::: Dataset

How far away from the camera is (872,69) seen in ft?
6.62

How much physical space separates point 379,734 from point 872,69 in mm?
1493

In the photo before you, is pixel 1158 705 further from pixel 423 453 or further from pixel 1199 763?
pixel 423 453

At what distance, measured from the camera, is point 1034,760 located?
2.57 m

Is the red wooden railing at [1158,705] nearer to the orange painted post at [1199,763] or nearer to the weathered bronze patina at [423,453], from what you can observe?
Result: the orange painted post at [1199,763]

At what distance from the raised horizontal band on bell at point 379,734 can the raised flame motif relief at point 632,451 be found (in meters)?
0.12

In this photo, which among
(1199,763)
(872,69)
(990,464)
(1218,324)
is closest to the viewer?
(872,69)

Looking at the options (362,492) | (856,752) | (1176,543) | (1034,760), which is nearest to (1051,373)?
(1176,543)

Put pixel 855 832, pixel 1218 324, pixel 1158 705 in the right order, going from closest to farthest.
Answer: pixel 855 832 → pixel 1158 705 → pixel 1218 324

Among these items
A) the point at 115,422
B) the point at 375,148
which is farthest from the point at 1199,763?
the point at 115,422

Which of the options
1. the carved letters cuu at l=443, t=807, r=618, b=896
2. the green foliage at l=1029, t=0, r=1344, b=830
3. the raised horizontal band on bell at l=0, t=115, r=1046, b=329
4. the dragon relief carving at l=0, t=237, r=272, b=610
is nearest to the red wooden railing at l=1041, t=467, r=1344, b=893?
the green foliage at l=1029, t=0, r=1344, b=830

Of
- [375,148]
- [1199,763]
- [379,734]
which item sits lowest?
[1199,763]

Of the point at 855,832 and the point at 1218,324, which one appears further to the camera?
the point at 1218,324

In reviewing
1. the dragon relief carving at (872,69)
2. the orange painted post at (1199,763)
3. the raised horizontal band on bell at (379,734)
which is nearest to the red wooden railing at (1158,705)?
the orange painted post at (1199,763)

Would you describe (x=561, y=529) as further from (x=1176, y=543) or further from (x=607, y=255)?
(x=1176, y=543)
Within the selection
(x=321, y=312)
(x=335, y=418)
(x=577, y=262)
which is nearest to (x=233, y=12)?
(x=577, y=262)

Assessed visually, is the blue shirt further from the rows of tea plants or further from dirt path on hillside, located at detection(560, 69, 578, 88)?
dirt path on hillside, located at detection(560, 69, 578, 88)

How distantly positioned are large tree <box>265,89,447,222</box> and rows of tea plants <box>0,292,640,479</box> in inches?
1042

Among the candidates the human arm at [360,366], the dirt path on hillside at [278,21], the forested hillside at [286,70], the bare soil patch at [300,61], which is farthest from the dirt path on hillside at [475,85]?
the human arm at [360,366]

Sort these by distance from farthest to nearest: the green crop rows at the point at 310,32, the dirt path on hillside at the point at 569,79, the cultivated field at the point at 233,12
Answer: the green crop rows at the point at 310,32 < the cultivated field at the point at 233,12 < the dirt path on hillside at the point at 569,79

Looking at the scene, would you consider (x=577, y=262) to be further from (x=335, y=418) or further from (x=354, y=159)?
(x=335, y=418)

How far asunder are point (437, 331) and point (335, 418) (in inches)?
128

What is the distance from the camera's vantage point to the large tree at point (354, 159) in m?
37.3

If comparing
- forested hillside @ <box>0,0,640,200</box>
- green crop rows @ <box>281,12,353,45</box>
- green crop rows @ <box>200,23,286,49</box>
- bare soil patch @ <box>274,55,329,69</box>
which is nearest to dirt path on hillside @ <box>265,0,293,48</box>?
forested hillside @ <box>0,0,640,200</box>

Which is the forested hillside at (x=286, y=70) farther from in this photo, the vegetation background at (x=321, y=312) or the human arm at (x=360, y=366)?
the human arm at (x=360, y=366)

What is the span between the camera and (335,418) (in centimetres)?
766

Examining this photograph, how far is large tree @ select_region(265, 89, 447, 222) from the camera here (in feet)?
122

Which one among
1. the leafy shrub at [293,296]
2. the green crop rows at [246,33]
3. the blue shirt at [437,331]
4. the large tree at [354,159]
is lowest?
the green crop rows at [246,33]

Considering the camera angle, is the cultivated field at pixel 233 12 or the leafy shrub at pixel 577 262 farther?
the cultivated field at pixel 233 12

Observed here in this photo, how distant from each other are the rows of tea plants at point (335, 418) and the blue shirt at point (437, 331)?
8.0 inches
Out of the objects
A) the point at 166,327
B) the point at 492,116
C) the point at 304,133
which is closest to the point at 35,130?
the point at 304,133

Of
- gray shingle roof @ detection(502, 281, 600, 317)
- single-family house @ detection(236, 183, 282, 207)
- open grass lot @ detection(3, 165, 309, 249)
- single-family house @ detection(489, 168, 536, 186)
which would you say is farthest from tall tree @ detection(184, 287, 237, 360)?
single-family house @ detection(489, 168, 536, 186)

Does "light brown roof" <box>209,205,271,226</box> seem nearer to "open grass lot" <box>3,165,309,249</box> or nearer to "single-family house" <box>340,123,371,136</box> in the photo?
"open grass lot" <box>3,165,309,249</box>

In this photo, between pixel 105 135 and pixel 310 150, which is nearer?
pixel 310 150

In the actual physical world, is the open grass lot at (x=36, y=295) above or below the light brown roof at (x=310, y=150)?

::::::

*What the exercise asks*
Each line from the one containing "Examining this photograph, how" to the end of the listing above should be copied exactly, and nothing else.

*Task solution*
Examining this photograph, how far is large tree @ select_region(265, 89, 447, 222) from the camera here (in feet)?
122

Which one among
1. the leafy shrub at [293,296]
2. the green crop rows at [246,33]
3. the blue shirt at [437,331]
4. the large tree at [354,159]
is lowest?
the green crop rows at [246,33]

Considering the camera angle, is the cultivated field at pixel 233 12 or the leafy shrub at pixel 577 262 farther?
the cultivated field at pixel 233 12

Observed here in this photo, how distant from each other are the rows of tea plants at point (335, 418) and the blue shirt at point (437, 331)?
8.0 inches
Out of the objects
A) the point at 166,327
B) the point at 492,116
C) the point at 304,133
which is closest to the point at 35,130?
the point at 304,133

Of
- gray shingle roof @ detection(502, 281, 600, 317)
- single-family house @ detection(236, 183, 282, 207)
- open grass lot @ detection(3, 165, 309, 249)
- single-family house @ detection(489, 168, 536, 186)
which would you say is farthest from tall tree @ detection(184, 287, 237, 360)?
single-family house @ detection(489, 168, 536, 186)

Does "light brown roof" <box>209,205,271,226</box> seem nearer to "open grass lot" <box>3,165,309,249</box> or nearer to "single-family house" <box>340,123,371,136</box> in the photo?
"open grass lot" <box>3,165,309,249</box>

In this photo, between pixel 105 135 and pixel 310 150, which is nearer?
pixel 310 150

In the actual physical world, is the open grass lot at (x=36, y=295) above or below the light brown roof at (x=310, y=150)?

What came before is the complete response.